Regarding the rocks in the tank at the top- they look like blue granite to me. I suspect you could find it "raw" at places that specialize in using rock as interior decorating material. Don't know where it's found in the wild but I've definitely seen it before.


----------



## Wheeler (Feb 8, 2004)

The proper name for "blue granite" is blue gneiss-- pronounced "nice". It's everywhere here in Delaware. In fact the local AA ball club is named the Wilmington Blue Rocks. It looks like doo-doo with plants, especially red ones.

That's not what is in that pic. I'm pretty sure it's some type of igneous rock or metamorphic rock of igneous origins if it was found in Denmark. It's probably just basalt. Look at the detail shot and you'll see. The grain size is far too small to be a gneiss, let alone a granite.

The rock in the Cuba tank is almost certainly Basalt.

Man alive those pics are stunning. I think the US is ready for Pellia. Shoot-- I just got Gratiola! I'm way behind. Pretty soon that stuff'll be in every tank and there'll be some other plant to lust after. At least this one's green









Best wishes,
John Wheeler


----------



## Guest (May 8, 2003)

John,

Do you have any pictures of blue granite ?. I might take a road trip from NJ.

Join as at www.njas.net


----------



## Wheeler (Feb 8, 2004)

Jay,

I can get you a pic tonight. I'll send one to your email if I can get that off of your profile-- I don't have a way to post one here unless someone wants to host it for me. Maybe you could do that?

They use blue rock in all of the drainage ditches here. It's basically the local quarry and so abundant that it's almost hhard to find other stuff. There's also some granite here that's almost pure orthoclase and hornblende. Pretty neat.

Best wishes,
John Wheeler


----------



## Guest (May 8, 2003)

John,

Send the picture to [email protected] and I will host it.

Let's see those rocks if they are worth the trip







. Do you have them in your tanks ?.

Join as at www.njas.net


----------



## Wheeler (Feb 8, 2004)

Jay,

No, I don't use them-- As I said in my first post, I don't think they look good with red plants. HOWEVER, I have not let them "mature" in a set-up. In other words, they may look great with a film of algae/bacteria on them, but I don't have that kind of patience.

The blue rock with green and yellow plants may be nice, though. The Tropica pics sure did have a blue cast to the rock and it looked great with greens....

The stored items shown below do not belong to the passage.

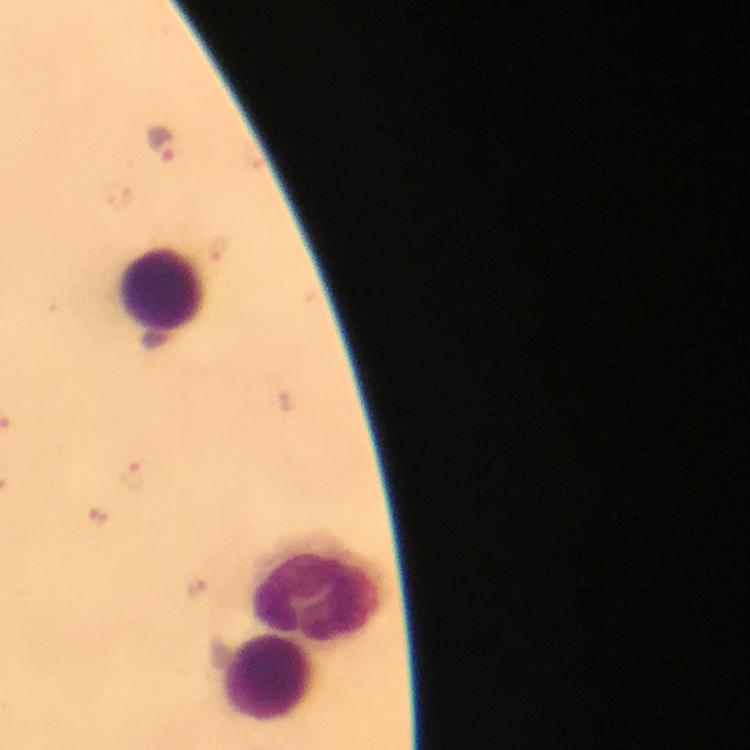 Approximate centers as (x, y) in pixels. Plasmodium parasite locations: (162, 146), (137, 475), (100, 521), (197, 589). Leukocyte locations: (163, 289), (316, 590), (267, 678). Photographed through the microscope with a smartphone camera. At 100x magnification. From a diagnostic examination for malaria. Image is 750×750 pixels. A crop from one field of view. Giemsa-stained preparation. Immersion oil was used. Thick blood smear.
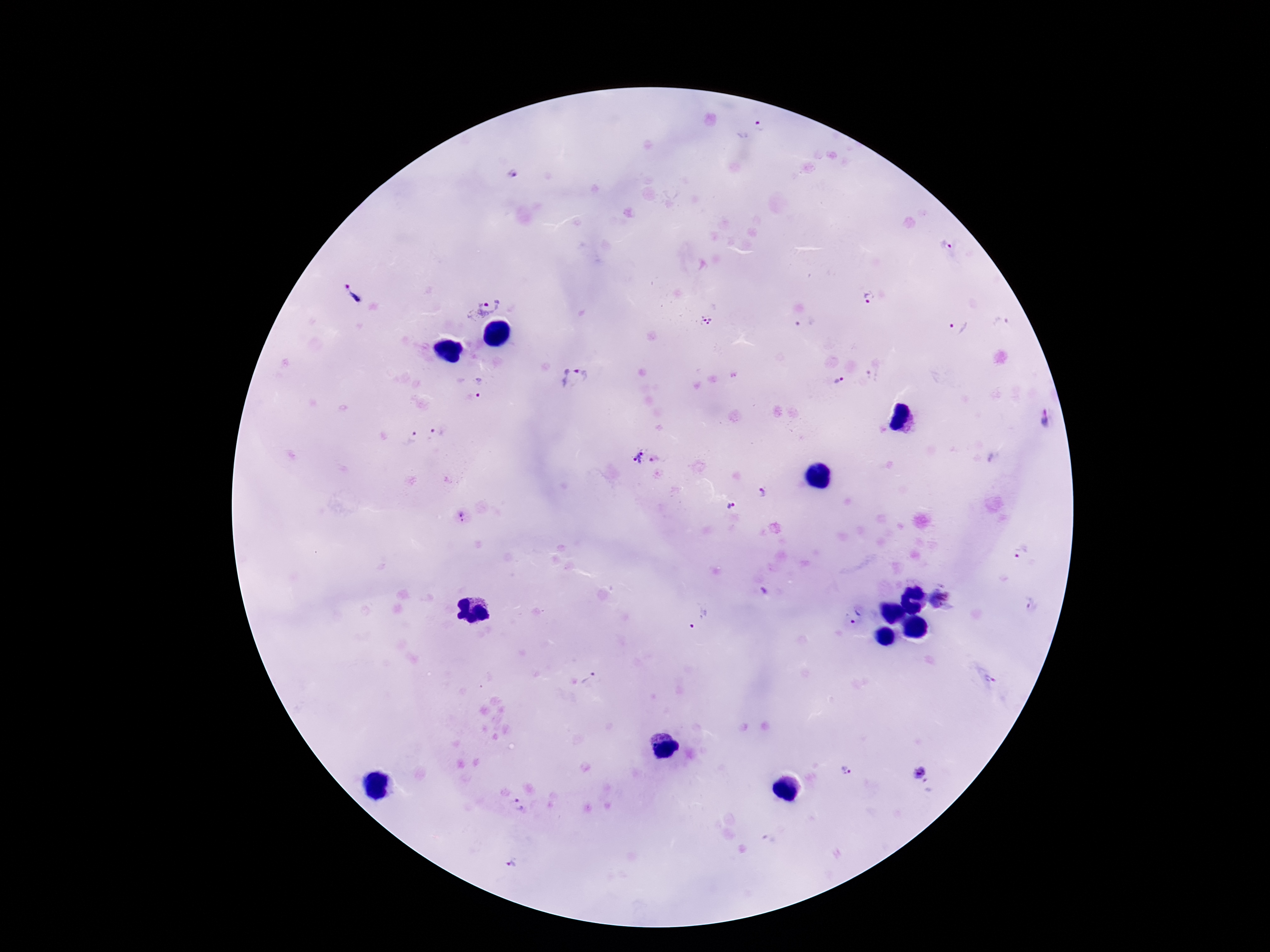
Approximate centers as [x, y] in pixels.
Summary:
  - Plasmodium parasite locations: [750, 129], [516, 176], [355, 292], [870, 298], [481, 301], [707, 322], [1001, 322], [807, 324], [957, 326], [873, 375], [575, 378], [840, 381], [481, 388], [1046, 422], [433, 438], [412, 439], [645, 458], [764, 491], [732, 506], [462, 517], [1022, 552], [762, 592], [941, 597], [1033, 605], [856, 617], [702, 621], [591, 679], [846, 770], [922, 775], [521, 805], [513, 863]
  - Capture: smartphone camera through the microscope eyepiece
  - Magnification: 100x
  - Patient malaria status: infected
  - Preparation: thick peripheral-blood smear
  - Field of view: single
  - Stain: Giemsa
  - Image size: 1270×952 pixels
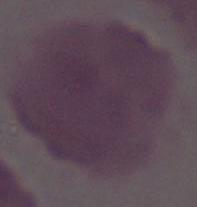
magnification = 1000x
modality = photomicrograph
identification = red blood cell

I'll send a pic tonight-- I'm at school right now.

Best wishes,
John Wheeler


----------



## plantella (Feb 5, 2004)

Ole Pedersen from Tropica told me that he bought the stone from a wholesaler in Germany.

The wholesaler think it was the stone called "Mini Landscape" (!?) that Ole use in this tank with Pellia.

When you want to take a look to the hompage from the wholesaler: www.aquadeco.com (also in English)

In a Kopenhagen(Danmark)retailer shop they sell this stone as "Vietnam stones". The same stones ! But with this "name" you can demand more money









Thats buisness...


----------



## plantella (Feb 5, 2004)

I have find 2 pictures more from Pellia, in the Tropica Tank:


----------



## Guest (May 8, 2003)

I'm getting some Pellia from Scott Hieber next week. I just have to drive an hour to his house and pick it up. Karen Randall told me that she could send some for me when she comes back from Europe trip.

Let's spread this plant in US now so its available for others.

Join as at www.njas.net


----------



## Birgit & Wolfgang (Feb 5, 2003)

I had some similar stones once in my riccia setup.
I designed a wallpaper once with those stones. They were collected in Austria (near Kitzbühel) and they were for free







. Unfortunately they are very very heavy stones.

Here is the link: Wallpaper riccia setup (116k)

I guess I really need to get that pellia and callitrichoides. They will fit into the setup I am going for with wood (or stones) and java fern narrow leaf. Oh my good, I so much need to get those...

www.naturaquarium.at
view some of our pictures


----------



## plantella (Feb 5, 2004)

Hy Jay,

I have made one intersting experience with Pellia.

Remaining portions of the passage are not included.